CLARIFICATION: A name has been changed to reflect Sen. Fran Pavley’s staff.
Two California senators have introduced legislation that would provide students at University of California, California State University and California community colleges with easier access to voting booths and polling places during elections.
Sen. Fran Pavley (D-Agoura Hills) introduced a bill to the California State Senate floor that would make polling places available on college campuses.
Pavley, who graduated from CSUN in 1985 with a master’s degree in environmental planning, has introduced Senate Bill 267 to the state Senate in order to ensure that college students have access to polling places.
“As a former civics teacher, I know that engaging students in the democratic system of government is critically important,” Pavley said in a news release.
Local election officials currently have discretion in creating voting precincts and establishing polling places. SB 267 would require counties to designate UC, CSU, and California community college campuses with 1,000 or more students living on campus as their own elections precinct.
“SB 267 is all about making sure that students have access to the ballot box.
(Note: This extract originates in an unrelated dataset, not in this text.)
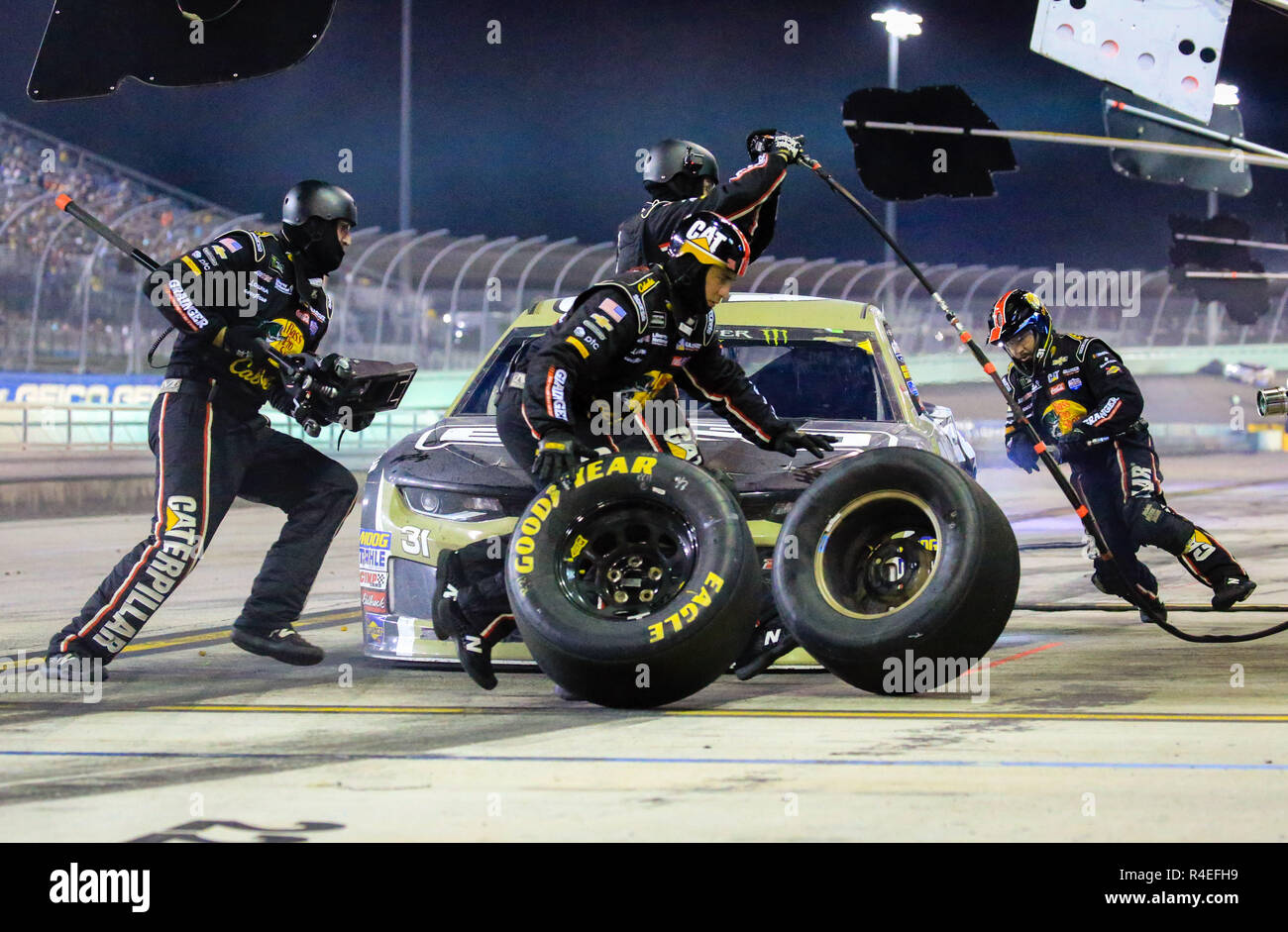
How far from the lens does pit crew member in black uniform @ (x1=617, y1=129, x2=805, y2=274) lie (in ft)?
20.7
My bill will give students convenient access to register and vote in future elections,” Pavley said in the release.
By establishing college campuses as their own precinct and creating polling places, it would allow students studying away from their hometown the ability to vote as well as allow students who vote by mail living in the same county as the campus the ability to drop off their ballots at a convenient polling place.
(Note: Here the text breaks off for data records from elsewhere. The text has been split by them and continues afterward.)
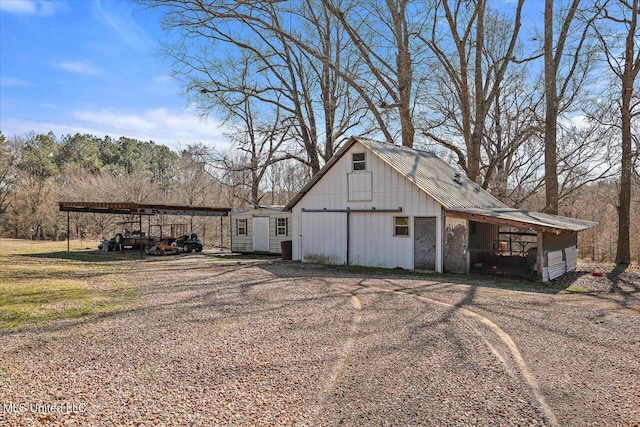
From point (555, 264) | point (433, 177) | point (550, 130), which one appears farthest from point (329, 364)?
point (550, 130)

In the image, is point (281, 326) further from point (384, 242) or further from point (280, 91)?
point (280, 91)

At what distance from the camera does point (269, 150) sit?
98.6 ft

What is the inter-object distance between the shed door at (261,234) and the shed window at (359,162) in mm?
7221

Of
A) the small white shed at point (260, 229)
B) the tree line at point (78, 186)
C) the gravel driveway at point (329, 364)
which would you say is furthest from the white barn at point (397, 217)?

Junior childcare administration major Samantha Johnson, 21, likes SB 267 because it is geared toward out of state students.
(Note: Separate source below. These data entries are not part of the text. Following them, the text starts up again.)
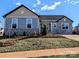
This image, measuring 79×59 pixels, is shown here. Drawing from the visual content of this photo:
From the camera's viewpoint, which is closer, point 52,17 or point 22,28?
point 22,28

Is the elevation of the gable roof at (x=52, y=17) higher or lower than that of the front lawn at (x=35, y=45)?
higher

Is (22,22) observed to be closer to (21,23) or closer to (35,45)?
(21,23)

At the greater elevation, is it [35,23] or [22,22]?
[22,22]

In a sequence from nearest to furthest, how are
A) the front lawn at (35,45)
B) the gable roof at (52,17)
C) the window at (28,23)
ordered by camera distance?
the front lawn at (35,45) < the window at (28,23) < the gable roof at (52,17)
“I think that’s the big key. I’ve met so many people from out of state and I think it would help them a great deal for national elections to have a polling place on campus. It would certainly help students who commute. My polling place is 45 minutes from the school. It would benefit me a lot and I would be more inclined to vote,” Johnson said.
In recent years, CSUN students have been fortunate in being provided a place to vote.
Janet Ohnishi, USU reservation and event services assistant, said that the Los Angeles County Registrar and Recorder’s Office has reserved a space in the Satellite Student Union for elections in 2006, 2008, 2010 and 2012. They have also reserved a space to facilitate voting for the May 21 mayoral run-off election.
If the bill passes, college students within the UC, CSU and community college campuses will not be financially responsible for the creation of these precincts and polling places.
Pavley’s staff said charging voters to vote would be unconstitutional and the polling places will come at no cost to students. The staff also said providing voting places is the responsibility of the county and the state may pay any cost that the passing of SB 267 may incur.
There is a competing bill up against Pavley’s SB 267.
Sen. Leland Yee (D-San Francisco/San Mateo) introduced Senate Bill 240 on Feb. 12, which would require at least one polling place on every UC and CSU campus. SB 240 would also encourage polling places on community college campuses, where there is an adequate demand for them.
Adam Keigwin, Yee’s chief of staff, said that the difference between Pavley’s bill and Yee’s will not establish college campuses as their own precinct. SB 240 will just demand at least one polling place on UC and CSU campuses.
Keigwin said that large campuses such as UCLA and CSUN should theoretically have more than one polling place.
“If you make it all one precinct it will only have one polling place. Ours will get more people involved in voting,” Keigwin said.
“I like the first one [SB 267] better because sometimes classes interfere with polling times and it’s more convenient to have it on campus for students,” said Christina Arredondo, 21, junior anthropology major.
Arredondo lives in Burbank and said that the bill would allow her to vote on campus instead of having to drive back to her own precinct to vote in elections.
Maclachlan said the difference between SB 240 and SB 267 is that Pavley’s SB 267 is directly aimed at getting students more involved in voting. The college campuses being made into precincts would exclusively be used by students.
Dr. Martin Saiz, chair of CSUN’s political science department, said that these bills are an example of an excellent way to potentially increase voter turnout among students.
“Theoretically, making voting more convenient by putting polling places on college campuses will increase voter turnout among students,” Saiz said. “Young people in general tend to vote at the lowest rates.
“As a result, elected officials pay less attention to their needs,” Saiz added. “Thus, (the bills) should have a positive impact on the types of legislation that college students care about like lower fees, more financial aid, more classes and lower class sizes.”